--- START SELECTED PASSAGE ---
I guess what I really want is a little more attention on me when we are out walking. His nose is on the ground sniffing or he's looking in the distance all the time and although the leash is loose most of the time, he's pretty oblivious that I'm on the other end! 

Anyway I'll have a look at that website and also read up some of the training tips on attention that I've seen on other sites. Think I'll make this the focus for the next few days - even getting him to look at me when I call his name would be good.


----------



## Ruth4Havs (May 13, 2013)

Good job, Kodi! Wow, that's impressive!


----------



## krandall (Jun 11, 2009)

Ruthiec said:


> Thanks Karen. You are right of course. At the moment I'm not thinking of competing or anything and really I am pleased with how great he is to walk on leash (most of e time anyway).
> 
> I guess what I really want is a little more attention on me when we are out walking. His nose is on the ground sniffing or he's looking in the distance all the time and although the leash is loose most of the time, he's pretty oblivious that I'm on the other end!
> 
> Anyway I'll have a look at that website and also read up some of the training tips on attention that I've seen on other sites. Think I'll make this the focus for the next few days - even getting him to look at me when I call his name would be good.
--- END SELECTED PASSAGE ---
--- START SOURCE DATA ---
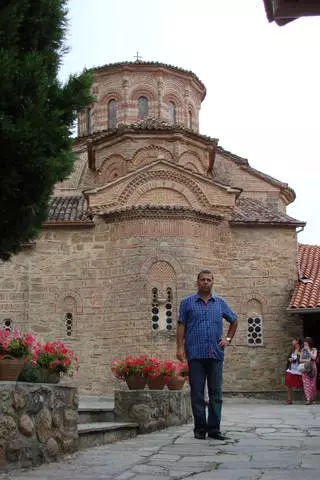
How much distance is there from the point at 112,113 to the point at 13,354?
17.2 meters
--- END SOURCE DATA ---
REQUIRED TASKS:
(1) Copy the dog-walking forum thread word for word from "## krandall (Jun" to "e time anyway).".
(2) In the dog-walking forum thread, why does the poster want more of the dog's attention during walks? Answer in one to three sentences.
(3) Write the next part of the dog-walking forum thread, picking up after its final sentence.
The lines come from a separate source.

RESPONSES:
(1)
## krandall (Jun 11, 2009)

Ruthiec said:


> Thanks Karen. You are right of course. At the moment I'm not thinking of competing or anything and really I am pleased with how great he is to walk on leash (most of e time anyway).

(2) On walks, the dog keeps his nose on the ground sniffing or looks off into the distance the whole time. Although the leash is loose most of the time, he seems unaware that the poster is on the other end.

(3)
I don't let Kodi sniff when we're walking, unless it's a "designated sniff break"  (i.e., we've stopped someplace, and I actually tell him, "Go be a dog!") When we are walking, we are WALKING. I don't care if he's behind me, beside me or in front of me, as long as he doesn't pull. On casual walks, his favorite place is actually out in front of me, trotting along with just light contact on the leash. That's fine with me. When we get to a turn, I just signal him by saying "this way!". he checks in just long enough to see from my body language which way we're going, and off we go. It's very organic. I don't THINK about cuing him, any more than you would think about what a human partner was doing when you were walking together.

It wasn't always this easy, though! I think it took about 18 months before we could just walk companionably, without me THINKING about what he was doing. Before that, it was work. Every on-leash walk was a training session. (interestingly, he was reliable off leash LONG before he reliably and CONSISTENTLY walked on a loose leash)


----------



## TilliesMom (Sep 30, 2010)

I think when we take the pool down in the backyard in a couple months I'm going to try some of this with Tillie ... looks like fun!!


----------



## Ruthiec (Jun 18, 2013)

I'm very proud of his walking because he doesn't often pull and rarely stops to sniff things (except rabbit and duck poo - his favourite treats :der but his default walk position is with his nose 1" off the ground. Maybe when he gets a bit taller this will change!

Charlie knows the "this way" command as well - trouble is that it's become second nature to me every time I change direction or go around a corner. So much so that I actually said it to my husband when we were out last night - exact same phrase and same tone of voice as I use with Charlie. Luckily he didn't realise, but I did!!!


----------



## krandall (Jun 11, 2009)

Ruthiec said:


> I'm very proud of his walking because he doesn't often pull and rarely stops to sniff things (except rabbit and duck poo - his favourite treats :der but his default walk position is with his nose 1" off the ground. Maybe when he gets a bit taller this will change!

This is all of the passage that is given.